[Working Art] Elise Campbell | Kitchen Counter Clothing
The work begins before my hands touch the wool, before the silk is dipped slowly into the dye pot, and before any measurements are taken. It truly begins when that evocative feeling alights deep inside – a sparkling new idea – usually revealing itself just as I close my eyes to sleep.
I always have a journal and pen next to my bed so when creativity beckons, I can jot down my notes. Sometimes it’s a sketch with a design idea, sometimes it’s a combination of colours, it could even be a series of pieces that connect me somehow to my roots, either historically or naturally to the world in which I live. That is the beginning.
Having been at home since mid-March my laundry line is all comfy pants and black-and-white dress tops (online classroom dress code). I find myself craving colour and style. Craving creativity. Lucky for me, I was recently selected to receive a scholarship for fibre artist Fiona Duthie’s online workshop Felted Garments.
And so, the work begins.
Structure, fit, and design.
In delicate, wispy tufts I lay out the fine merino wool. Having recently visited Cape Breton for the first time, I fell madly for the rich red sand of Inverness Beach, the smooth stones and flotsam scattered wildly along the shore by the rich, dark and deep blue Atlantic Ocean. This is my inspiration. A divine memory, recalled through photographs, sustained through fibre into fabric. The ever-changing coastline wrapping my body in a delicious and bold hug. Like the waves on the shore, this piece can be worn in a variety of ways, to suit the mood or scene.
A full layer of silk fabric gives the garment structural integrity. I measure my body and cut the silk. It’s lightweight, lustrous and white as snow. For my first project, the vest, I leave the silk white, creating almost indiscernible white-cap ruffles throughout the “ocean” and along the edge. But for my next garment, the capelet, I feel that internal burst that calls out for creative colour work.
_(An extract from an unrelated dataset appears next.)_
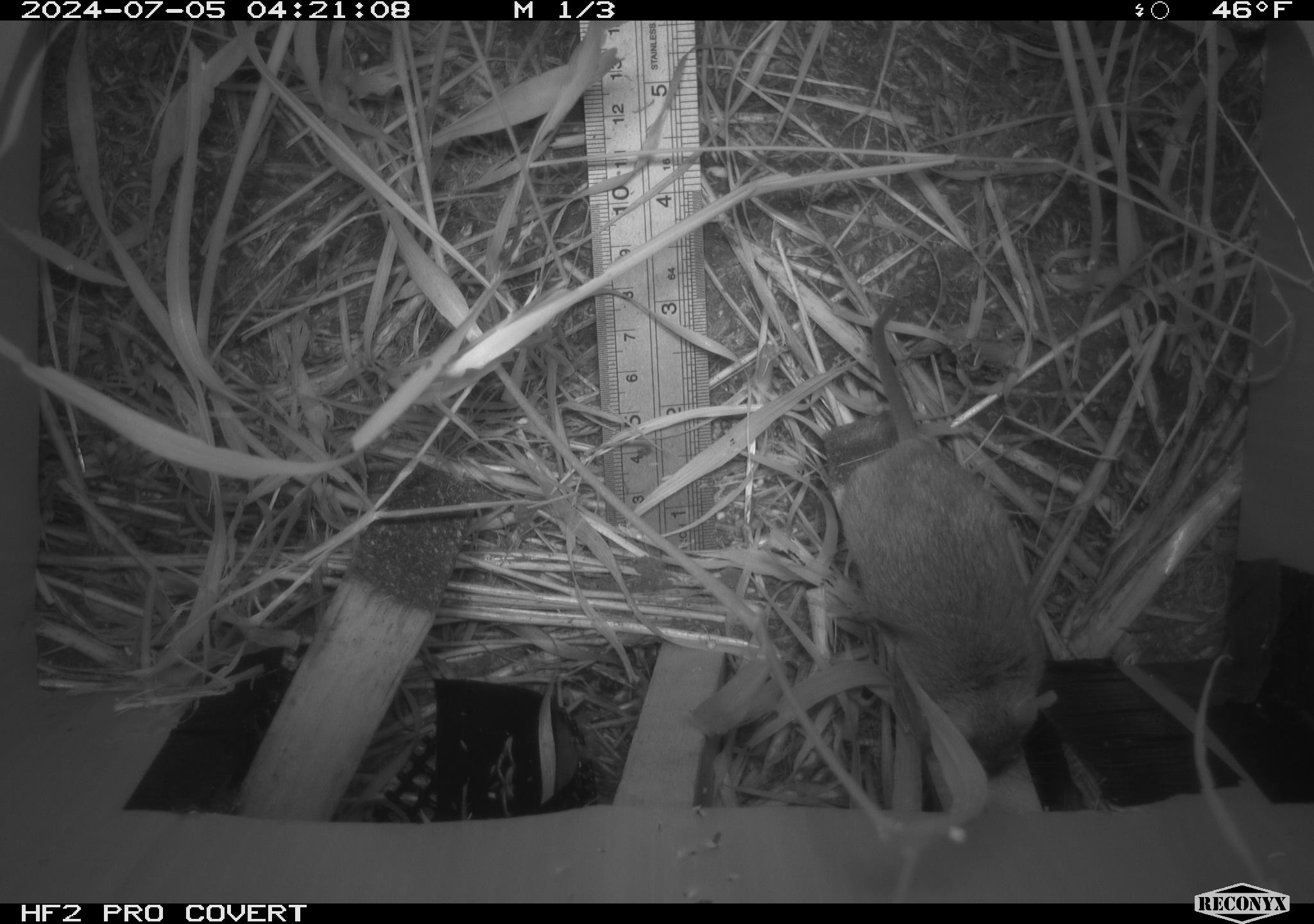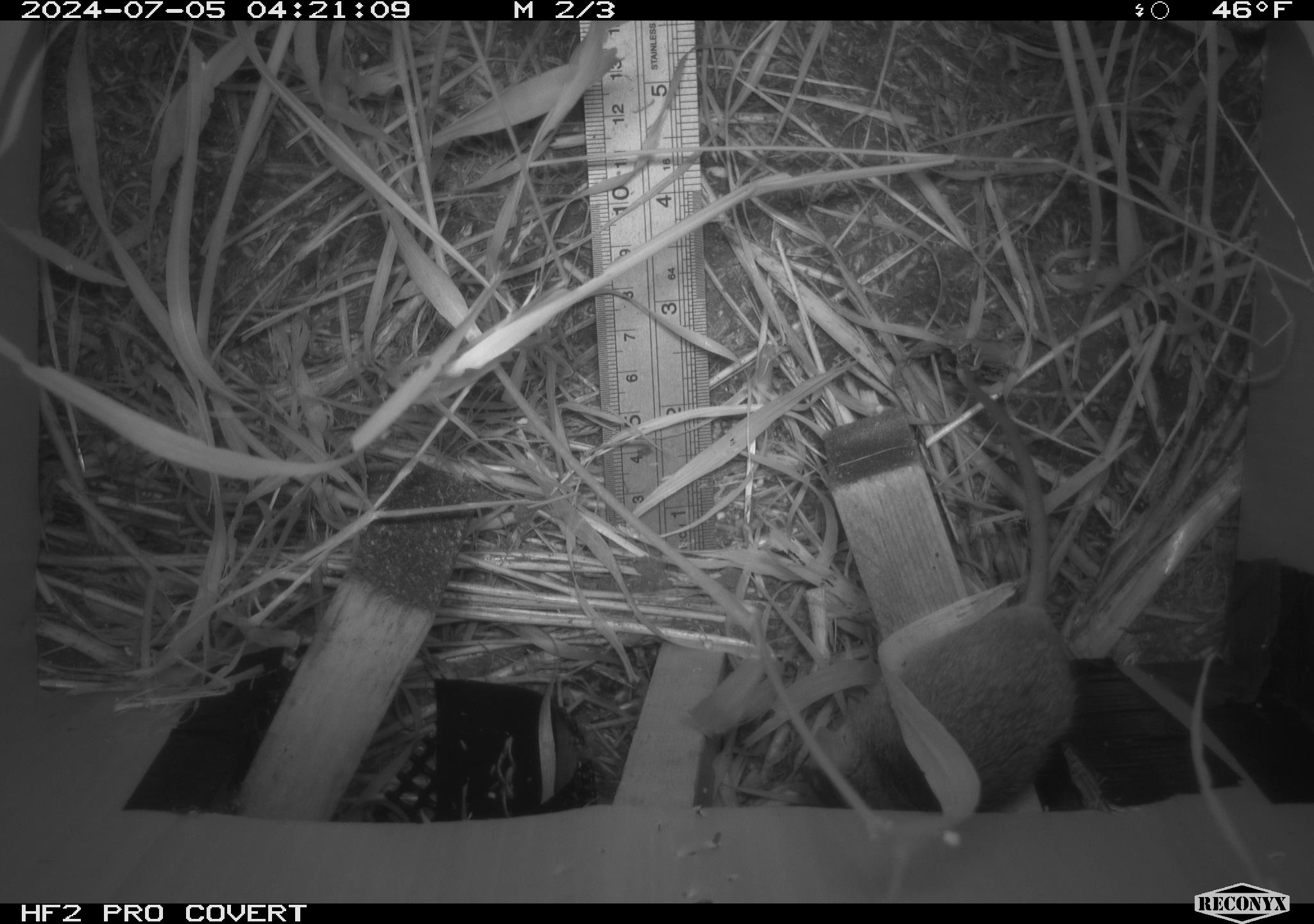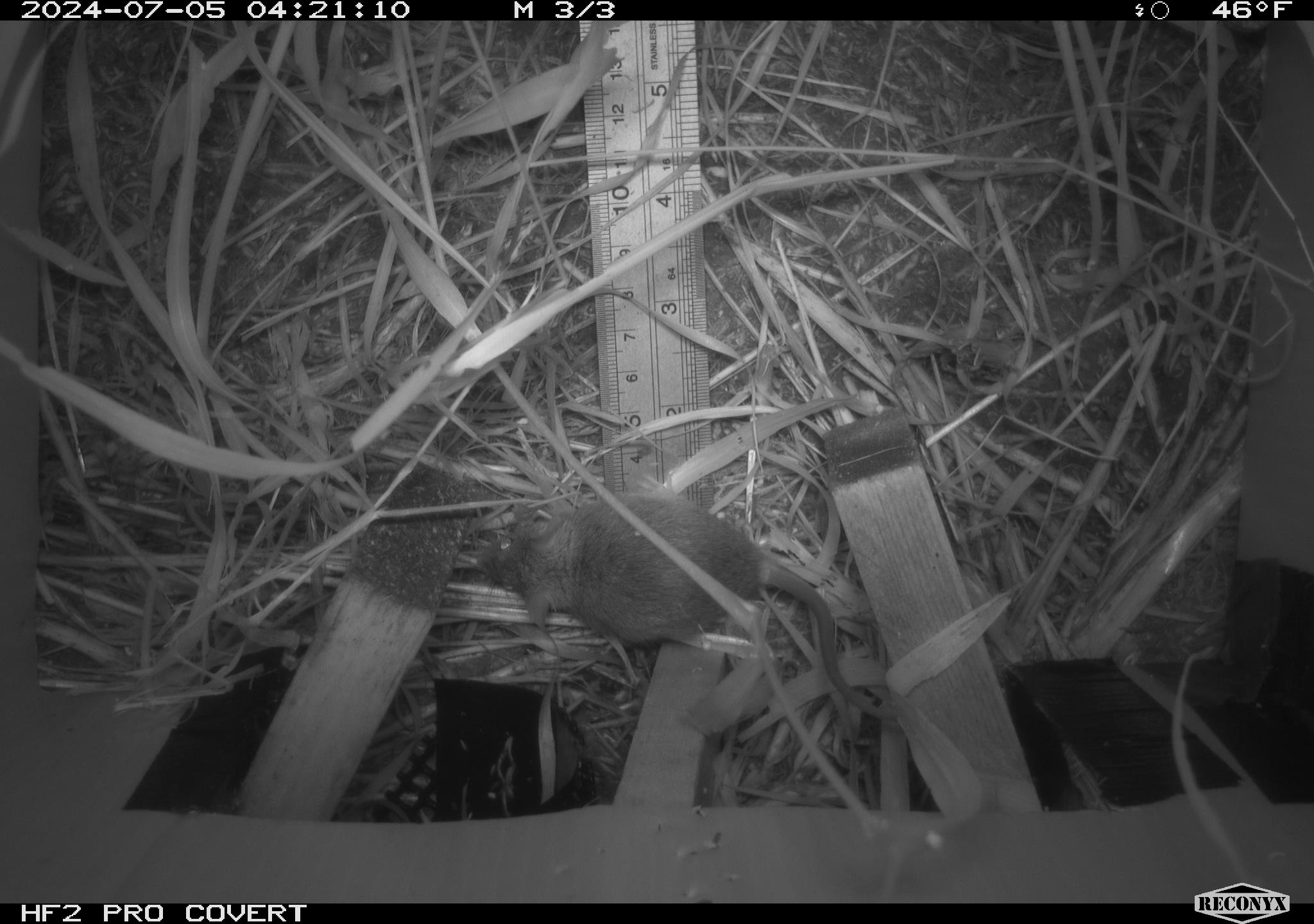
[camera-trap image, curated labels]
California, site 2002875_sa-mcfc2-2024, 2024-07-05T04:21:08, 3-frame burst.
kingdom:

Soaking the silk in a vinegar/water solution prepares the fabric to readily accept dye. Working with a 250cm × 45cm length of wet fine fabric is much easier in theory. In practice, working in my small kitchen, the silk clings together, heavy and draping in clumps when you pull it from the pre-soak bath. There is relief and excitement when I finally find the short edge. Slowly and steadily I dip in the end and watch as the silk readily absorbs the deep purple, as though it’s hungry for colour. And I understand the feeling.
I gradually immerse the rest of the fabric as the colours within the dye are changed from a rich blue to sky blue and into the lightest blue imaginable. The gradient colour change from deep purple to light blue is beautiful enough to wear on its own as a silk scarf (if it weren’t so large)! But it’s only though the felting and fulling of silk with wool that this fabric will have the structural form to become a garment.
There is a playfulness to the pieces I make - vibrant colours, brilliant silk inclusions and interesting forms - but do not let that deceive you: the process is long and trying. I work late into the night once my children are in bed. I must be careful to not rush past the table, a light breeze would displace my delicate wool layout in a cloudy disarray. I have to bend over a table or counter that is never the right height. I can: A) squat low with my feet apart to bend at the knees and not the back, or, B) stand on a stool to bed at the hips and not the back, but still, my back aches. I roll and shape the piece for hours over several days. I second guess my design and colour choices. I fight with my edges - willing them to straighten. I measure and roll and measure and roll over and again, trying on the wet garment and soaking my clothes, hoping for the fit perfect.
And it never is. What I make is not perfect, but it is good. It is strong and beautiful and warm, made with sustainable and renewable resources and it is enough. And a good enough garment is perfect for me.